Data listing:
..........

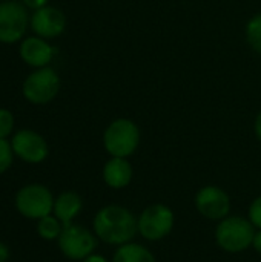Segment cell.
Returning a JSON list of instances; mask_svg holds the SVG:
<instances>
[{
    "label": "cell",
    "mask_w": 261,
    "mask_h": 262,
    "mask_svg": "<svg viewBox=\"0 0 261 262\" xmlns=\"http://www.w3.org/2000/svg\"><path fill=\"white\" fill-rule=\"evenodd\" d=\"M11 147L14 155L28 164H40L48 158L49 147L43 135L32 129H20L12 134Z\"/></svg>",
    "instance_id": "cell-9"
},
{
    "label": "cell",
    "mask_w": 261,
    "mask_h": 262,
    "mask_svg": "<svg viewBox=\"0 0 261 262\" xmlns=\"http://www.w3.org/2000/svg\"><path fill=\"white\" fill-rule=\"evenodd\" d=\"M62 221L52 213L37 221V235L45 241H57L63 232Z\"/></svg>",
    "instance_id": "cell-16"
},
{
    "label": "cell",
    "mask_w": 261,
    "mask_h": 262,
    "mask_svg": "<svg viewBox=\"0 0 261 262\" xmlns=\"http://www.w3.org/2000/svg\"><path fill=\"white\" fill-rule=\"evenodd\" d=\"M197 212L209 221H222L229 216L231 200L229 195L218 186H205L195 195Z\"/></svg>",
    "instance_id": "cell-10"
},
{
    "label": "cell",
    "mask_w": 261,
    "mask_h": 262,
    "mask_svg": "<svg viewBox=\"0 0 261 262\" xmlns=\"http://www.w3.org/2000/svg\"><path fill=\"white\" fill-rule=\"evenodd\" d=\"M252 247L255 249L257 253L261 255V229L258 232H255V236H254V241H252Z\"/></svg>",
    "instance_id": "cell-23"
},
{
    "label": "cell",
    "mask_w": 261,
    "mask_h": 262,
    "mask_svg": "<svg viewBox=\"0 0 261 262\" xmlns=\"http://www.w3.org/2000/svg\"><path fill=\"white\" fill-rule=\"evenodd\" d=\"M9 259V249L6 244L0 241V262H8Z\"/></svg>",
    "instance_id": "cell-22"
},
{
    "label": "cell",
    "mask_w": 261,
    "mask_h": 262,
    "mask_svg": "<svg viewBox=\"0 0 261 262\" xmlns=\"http://www.w3.org/2000/svg\"><path fill=\"white\" fill-rule=\"evenodd\" d=\"M22 3H23L28 9L37 11V9H40V8H43V6H46V5H48V0H22Z\"/></svg>",
    "instance_id": "cell-21"
},
{
    "label": "cell",
    "mask_w": 261,
    "mask_h": 262,
    "mask_svg": "<svg viewBox=\"0 0 261 262\" xmlns=\"http://www.w3.org/2000/svg\"><path fill=\"white\" fill-rule=\"evenodd\" d=\"M140 143V130L132 120L118 118L114 120L103 134V146L111 157L128 158L131 157Z\"/></svg>",
    "instance_id": "cell-4"
},
{
    "label": "cell",
    "mask_w": 261,
    "mask_h": 262,
    "mask_svg": "<svg viewBox=\"0 0 261 262\" xmlns=\"http://www.w3.org/2000/svg\"><path fill=\"white\" fill-rule=\"evenodd\" d=\"M112 262H157L155 256L149 252V249H146L142 244L137 243H128L123 244L120 247H117Z\"/></svg>",
    "instance_id": "cell-15"
},
{
    "label": "cell",
    "mask_w": 261,
    "mask_h": 262,
    "mask_svg": "<svg viewBox=\"0 0 261 262\" xmlns=\"http://www.w3.org/2000/svg\"><path fill=\"white\" fill-rule=\"evenodd\" d=\"M132 180V166L126 158L111 157L103 167V181L114 190L125 189Z\"/></svg>",
    "instance_id": "cell-13"
},
{
    "label": "cell",
    "mask_w": 261,
    "mask_h": 262,
    "mask_svg": "<svg viewBox=\"0 0 261 262\" xmlns=\"http://www.w3.org/2000/svg\"><path fill=\"white\" fill-rule=\"evenodd\" d=\"M15 118L12 112L6 107H0V138L8 140L14 134Z\"/></svg>",
    "instance_id": "cell-18"
},
{
    "label": "cell",
    "mask_w": 261,
    "mask_h": 262,
    "mask_svg": "<svg viewBox=\"0 0 261 262\" xmlns=\"http://www.w3.org/2000/svg\"><path fill=\"white\" fill-rule=\"evenodd\" d=\"M254 129H255L257 138L261 141V112L257 115V118H255V126H254Z\"/></svg>",
    "instance_id": "cell-25"
},
{
    "label": "cell",
    "mask_w": 261,
    "mask_h": 262,
    "mask_svg": "<svg viewBox=\"0 0 261 262\" xmlns=\"http://www.w3.org/2000/svg\"><path fill=\"white\" fill-rule=\"evenodd\" d=\"M29 28L32 29L34 35L51 40L58 37L65 31L66 17L58 8L46 5L37 11H32L29 18Z\"/></svg>",
    "instance_id": "cell-11"
},
{
    "label": "cell",
    "mask_w": 261,
    "mask_h": 262,
    "mask_svg": "<svg viewBox=\"0 0 261 262\" xmlns=\"http://www.w3.org/2000/svg\"><path fill=\"white\" fill-rule=\"evenodd\" d=\"M137 220H138V233L151 243L165 239L172 232L175 224V216L172 209L162 203L148 206L138 215Z\"/></svg>",
    "instance_id": "cell-8"
},
{
    "label": "cell",
    "mask_w": 261,
    "mask_h": 262,
    "mask_svg": "<svg viewBox=\"0 0 261 262\" xmlns=\"http://www.w3.org/2000/svg\"><path fill=\"white\" fill-rule=\"evenodd\" d=\"M246 40L251 48L261 54V14L254 15L246 26Z\"/></svg>",
    "instance_id": "cell-17"
},
{
    "label": "cell",
    "mask_w": 261,
    "mask_h": 262,
    "mask_svg": "<svg viewBox=\"0 0 261 262\" xmlns=\"http://www.w3.org/2000/svg\"><path fill=\"white\" fill-rule=\"evenodd\" d=\"M58 91H60V77L49 66L34 69L31 74L26 75L22 84L23 98L35 106L51 103L57 97Z\"/></svg>",
    "instance_id": "cell-5"
},
{
    "label": "cell",
    "mask_w": 261,
    "mask_h": 262,
    "mask_svg": "<svg viewBox=\"0 0 261 262\" xmlns=\"http://www.w3.org/2000/svg\"><path fill=\"white\" fill-rule=\"evenodd\" d=\"M82 209H83L82 196L72 190H66V192H62L55 198L52 215L57 216L63 226H68L75 221V218L80 215Z\"/></svg>",
    "instance_id": "cell-14"
},
{
    "label": "cell",
    "mask_w": 261,
    "mask_h": 262,
    "mask_svg": "<svg viewBox=\"0 0 261 262\" xmlns=\"http://www.w3.org/2000/svg\"><path fill=\"white\" fill-rule=\"evenodd\" d=\"M82 262H109L105 256H102V255H97V253H92V255H89L88 258H85Z\"/></svg>",
    "instance_id": "cell-24"
},
{
    "label": "cell",
    "mask_w": 261,
    "mask_h": 262,
    "mask_svg": "<svg viewBox=\"0 0 261 262\" xmlns=\"http://www.w3.org/2000/svg\"><path fill=\"white\" fill-rule=\"evenodd\" d=\"M54 201L55 198L46 186L31 183L17 190L14 196V207L23 218L38 221L52 213Z\"/></svg>",
    "instance_id": "cell-3"
},
{
    "label": "cell",
    "mask_w": 261,
    "mask_h": 262,
    "mask_svg": "<svg viewBox=\"0 0 261 262\" xmlns=\"http://www.w3.org/2000/svg\"><path fill=\"white\" fill-rule=\"evenodd\" d=\"M18 55L22 61H25V64L38 69L49 66L55 55V48L46 38H42L38 35H29L20 41Z\"/></svg>",
    "instance_id": "cell-12"
},
{
    "label": "cell",
    "mask_w": 261,
    "mask_h": 262,
    "mask_svg": "<svg viewBox=\"0 0 261 262\" xmlns=\"http://www.w3.org/2000/svg\"><path fill=\"white\" fill-rule=\"evenodd\" d=\"M57 244L65 258L71 261H83L94 253L98 244V238L85 226L72 223L63 227Z\"/></svg>",
    "instance_id": "cell-7"
},
{
    "label": "cell",
    "mask_w": 261,
    "mask_h": 262,
    "mask_svg": "<svg viewBox=\"0 0 261 262\" xmlns=\"http://www.w3.org/2000/svg\"><path fill=\"white\" fill-rule=\"evenodd\" d=\"M14 152L11 147V143L5 138H0V175L9 170L14 161Z\"/></svg>",
    "instance_id": "cell-19"
},
{
    "label": "cell",
    "mask_w": 261,
    "mask_h": 262,
    "mask_svg": "<svg viewBox=\"0 0 261 262\" xmlns=\"http://www.w3.org/2000/svg\"><path fill=\"white\" fill-rule=\"evenodd\" d=\"M92 230L98 241L120 247L135 238L138 233V220L129 209L109 204L95 213L92 220Z\"/></svg>",
    "instance_id": "cell-1"
},
{
    "label": "cell",
    "mask_w": 261,
    "mask_h": 262,
    "mask_svg": "<svg viewBox=\"0 0 261 262\" xmlns=\"http://www.w3.org/2000/svg\"><path fill=\"white\" fill-rule=\"evenodd\" d=\"M255 236L254 224L243 216H226L218 221L215 229V241L218 247L228 253H242L252 246Z\"/></svg>",
    "instance_id": "cell-2"
},
{
    "label": "cell",
    "mask_w": 261,
    "mask_h": 262,
    "mask_svg": "<svg viewBox=\"0 0 261 262\" xmlns=\"http://www.w3.org/2000/svg\"><path fill=\"white\" fill-rule=\"evenodd\" d=\"M28 8L18 0L0 2V43L14 45L25 38L29 28Z\"/></svg>",
    "instance_id": "cell-6"
},
{
    "label": "cell",
    "mask_w": 261,
    "mask_h": 262,
    "mask_svg": "<svg viewBox=\"0 0 261 262\" xmlns=\"http://www.w3.org/2000/svg\"><path fill=\"white\" fill-rule=\"evenodd\" d=\"M248 220L254 224V227L255 229H261V195L260 196H257L254 201H252V204H251V207H249V213H248Z\"/></svg>",
    "instance_id": "cell-20"
}]
</instances>
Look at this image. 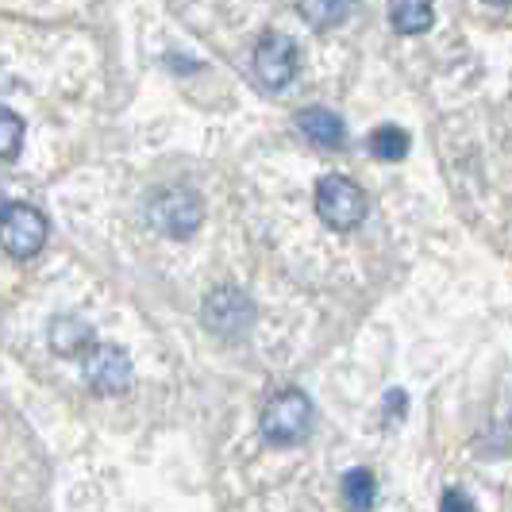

..........

Count the lines of the records that contain the string "instances", and give only the number.

CORRECT ANSWER: 3